У мужчины выступили скупые слёзы, говорил он с трудом, вспоминая недавнюю жуткую трагедию и своё потрясение от гибели детей и жены, и видно было, что он до сих пор находится под воздействием жестокого события, и теперь всеми силами борется за то, чтобы не разразилось не менее страшное – смерть детей от голода. Начинал он говорить плавно, почти без напряжения, а закончил едва шевеля языком в пересохшем рте. Костя торопливо отстегнул с пояса фляжку, отвинтил крышку и подал заведующему. Тот молча, но с благодарностью кивая, взял фляжку дрожащей рукой, сделал насколько судорожных глотков, остановился, отпил снова, немного успокоился.
– Что же вы намерены делать дальше? – спросил Костя, возвращая фляжку в обычное место. – Впереди зима, а у вас, судя по всему, нет продуктов питания.

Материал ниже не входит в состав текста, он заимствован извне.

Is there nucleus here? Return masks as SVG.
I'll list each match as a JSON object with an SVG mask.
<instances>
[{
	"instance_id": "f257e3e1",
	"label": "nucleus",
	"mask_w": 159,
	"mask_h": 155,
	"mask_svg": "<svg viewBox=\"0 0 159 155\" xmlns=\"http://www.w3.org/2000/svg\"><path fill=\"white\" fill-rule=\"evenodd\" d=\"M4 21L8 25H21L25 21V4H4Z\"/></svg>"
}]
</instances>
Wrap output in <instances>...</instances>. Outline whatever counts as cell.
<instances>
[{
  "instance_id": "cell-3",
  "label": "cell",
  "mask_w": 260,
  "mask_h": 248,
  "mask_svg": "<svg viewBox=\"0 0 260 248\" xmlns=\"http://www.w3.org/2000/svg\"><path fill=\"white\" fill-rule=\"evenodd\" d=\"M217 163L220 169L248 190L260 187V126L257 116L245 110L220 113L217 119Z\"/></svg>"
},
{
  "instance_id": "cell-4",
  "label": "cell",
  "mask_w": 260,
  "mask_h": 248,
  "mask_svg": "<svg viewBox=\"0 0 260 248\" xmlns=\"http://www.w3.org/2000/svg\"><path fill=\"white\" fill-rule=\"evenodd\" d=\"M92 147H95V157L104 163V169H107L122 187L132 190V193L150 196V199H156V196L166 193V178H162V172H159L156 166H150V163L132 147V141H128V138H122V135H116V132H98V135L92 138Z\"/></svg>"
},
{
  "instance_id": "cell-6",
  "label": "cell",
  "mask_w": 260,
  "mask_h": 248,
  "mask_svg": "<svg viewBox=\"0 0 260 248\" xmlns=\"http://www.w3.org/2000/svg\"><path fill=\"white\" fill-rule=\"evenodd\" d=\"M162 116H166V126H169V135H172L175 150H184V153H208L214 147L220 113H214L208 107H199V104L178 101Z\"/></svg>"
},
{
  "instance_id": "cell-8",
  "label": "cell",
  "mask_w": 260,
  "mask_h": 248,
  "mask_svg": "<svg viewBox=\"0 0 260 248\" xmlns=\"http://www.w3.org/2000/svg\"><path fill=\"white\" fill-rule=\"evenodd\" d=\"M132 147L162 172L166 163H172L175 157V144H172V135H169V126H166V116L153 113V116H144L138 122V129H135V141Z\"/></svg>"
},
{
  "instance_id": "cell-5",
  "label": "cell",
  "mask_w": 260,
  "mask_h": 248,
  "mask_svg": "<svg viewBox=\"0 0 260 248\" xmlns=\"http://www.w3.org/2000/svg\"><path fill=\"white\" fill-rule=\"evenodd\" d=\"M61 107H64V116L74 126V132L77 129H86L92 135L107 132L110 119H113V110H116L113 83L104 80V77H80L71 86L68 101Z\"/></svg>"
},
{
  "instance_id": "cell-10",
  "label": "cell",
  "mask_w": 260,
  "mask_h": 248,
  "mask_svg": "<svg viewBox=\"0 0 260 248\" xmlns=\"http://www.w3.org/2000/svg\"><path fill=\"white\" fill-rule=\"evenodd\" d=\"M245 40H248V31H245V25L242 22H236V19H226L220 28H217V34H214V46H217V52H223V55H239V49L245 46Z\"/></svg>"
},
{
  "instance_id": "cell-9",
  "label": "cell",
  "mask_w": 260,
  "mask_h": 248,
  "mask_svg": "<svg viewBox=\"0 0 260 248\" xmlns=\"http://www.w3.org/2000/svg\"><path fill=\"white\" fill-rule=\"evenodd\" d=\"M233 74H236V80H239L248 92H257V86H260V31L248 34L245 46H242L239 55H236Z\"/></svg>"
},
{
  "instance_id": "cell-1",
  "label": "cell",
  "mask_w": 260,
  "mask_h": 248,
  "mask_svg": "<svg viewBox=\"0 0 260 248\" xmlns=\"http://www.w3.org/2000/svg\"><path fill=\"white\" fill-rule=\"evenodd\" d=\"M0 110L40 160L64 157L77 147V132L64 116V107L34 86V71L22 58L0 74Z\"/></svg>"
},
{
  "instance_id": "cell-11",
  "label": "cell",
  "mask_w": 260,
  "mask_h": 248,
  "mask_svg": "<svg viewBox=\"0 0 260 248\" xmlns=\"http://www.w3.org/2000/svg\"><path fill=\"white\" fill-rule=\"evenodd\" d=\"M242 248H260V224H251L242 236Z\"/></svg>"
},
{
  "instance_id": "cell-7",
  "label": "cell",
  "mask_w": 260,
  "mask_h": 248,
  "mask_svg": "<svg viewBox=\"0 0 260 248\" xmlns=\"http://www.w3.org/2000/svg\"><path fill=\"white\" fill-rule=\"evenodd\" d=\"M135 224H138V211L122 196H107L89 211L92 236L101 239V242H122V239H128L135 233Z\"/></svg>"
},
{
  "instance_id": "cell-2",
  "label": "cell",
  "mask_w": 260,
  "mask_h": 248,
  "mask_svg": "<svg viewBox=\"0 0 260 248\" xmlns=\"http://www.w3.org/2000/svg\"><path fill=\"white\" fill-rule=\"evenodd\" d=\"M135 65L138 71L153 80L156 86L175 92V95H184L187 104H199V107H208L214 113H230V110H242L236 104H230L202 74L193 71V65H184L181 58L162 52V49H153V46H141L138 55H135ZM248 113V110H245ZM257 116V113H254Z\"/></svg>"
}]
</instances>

– Продукты кончились давно. Третья машина с завхозом и багажом неизвестно где. Мы собираем грибы, сушим. Окрест, какая ягода была – обобрали. Когда бежали от фашистов, наткнулись на кукурузное неубранное поле. Оно в пяти километрах отсюда. Ходим, берём початки, заготавливаем на зиму. Парим початки в русской печи. Варим грибные супы. Тем и живём.
– На одной кукурузе да грибах разве можно прозимовать? – воскликнула Таня, поражённая бедственным положением беженцев.